▶ SUPPLIED MATERIAL:
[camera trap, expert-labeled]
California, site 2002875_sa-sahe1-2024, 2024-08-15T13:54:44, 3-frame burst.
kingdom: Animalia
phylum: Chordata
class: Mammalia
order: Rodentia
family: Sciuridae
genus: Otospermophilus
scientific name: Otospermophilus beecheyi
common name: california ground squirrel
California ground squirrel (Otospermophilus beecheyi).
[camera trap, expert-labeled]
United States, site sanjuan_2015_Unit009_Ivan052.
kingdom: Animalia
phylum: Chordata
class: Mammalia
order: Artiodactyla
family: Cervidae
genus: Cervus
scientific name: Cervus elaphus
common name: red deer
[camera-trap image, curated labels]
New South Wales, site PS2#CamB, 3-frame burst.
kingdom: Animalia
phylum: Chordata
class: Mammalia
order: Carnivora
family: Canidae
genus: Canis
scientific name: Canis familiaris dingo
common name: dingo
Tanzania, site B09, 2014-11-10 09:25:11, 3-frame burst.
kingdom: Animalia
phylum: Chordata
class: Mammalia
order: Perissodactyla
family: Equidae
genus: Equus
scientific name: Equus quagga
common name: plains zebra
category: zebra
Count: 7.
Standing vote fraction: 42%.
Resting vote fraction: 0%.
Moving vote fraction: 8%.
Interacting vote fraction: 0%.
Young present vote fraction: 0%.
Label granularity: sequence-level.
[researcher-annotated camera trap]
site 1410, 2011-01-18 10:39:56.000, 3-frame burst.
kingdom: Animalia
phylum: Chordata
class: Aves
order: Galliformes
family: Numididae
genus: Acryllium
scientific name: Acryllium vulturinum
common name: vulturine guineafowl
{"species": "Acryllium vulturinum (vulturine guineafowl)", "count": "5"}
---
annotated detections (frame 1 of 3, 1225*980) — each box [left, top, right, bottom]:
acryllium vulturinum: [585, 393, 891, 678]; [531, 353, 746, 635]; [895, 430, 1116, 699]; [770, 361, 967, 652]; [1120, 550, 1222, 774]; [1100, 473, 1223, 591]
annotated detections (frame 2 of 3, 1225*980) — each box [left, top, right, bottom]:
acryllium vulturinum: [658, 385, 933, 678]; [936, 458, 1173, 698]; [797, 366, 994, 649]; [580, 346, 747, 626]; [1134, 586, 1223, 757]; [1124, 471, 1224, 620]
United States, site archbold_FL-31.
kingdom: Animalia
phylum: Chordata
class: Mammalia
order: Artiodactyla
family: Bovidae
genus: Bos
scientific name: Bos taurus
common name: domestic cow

▶ WHAT TO WORK ON:
Of all the entries above, repeat only the lines from the line that has "genus: Otospermophilus" to the line that has "Moving vote fraction: 8%.", both lines included, exactly.

▶ SOLVED PROBLEM:
genus: Otospermophilus
scientific name: Otospermophilus beecheyi
common name: california ground squirrel
California ground squirrel (Otospermophilus beecheyi).
[camera trap, expert-labeled]
United States, site sanjuan_2015_Unit009_Ivan052.
kingdom: Animalia
phylum: Chordata
class: Mammalia
order: Artiodactyla
family: Cervidae
genus: Cervus
scientific name: Cervus elaphus
common name: red deer
[camera-trap image, curated labels]
New South Wales, site PS2#CamB, 3-frame burst.
kingdom: Animalia
phylum: Chordata
class: Mammalia
order: Carnivora
family: Canidae
genus: Canis
scientific name: Canis familiaris dingo
common name: dingo
Tanzania, site B09, 2014-11-10 09:25:11, 3-frame burst.
kingdom: Animalia
phylum: Chordata
class: Mammalia
order: Perissodactyla
family: Equidae
genus: Equus
scientific name: Equus quagga
common name: plains zebra
category: zebra
Count: 7.
Standing vote fraction: 42%.
Resting vote fraction: 0%.
Moving vote fraction: 8%.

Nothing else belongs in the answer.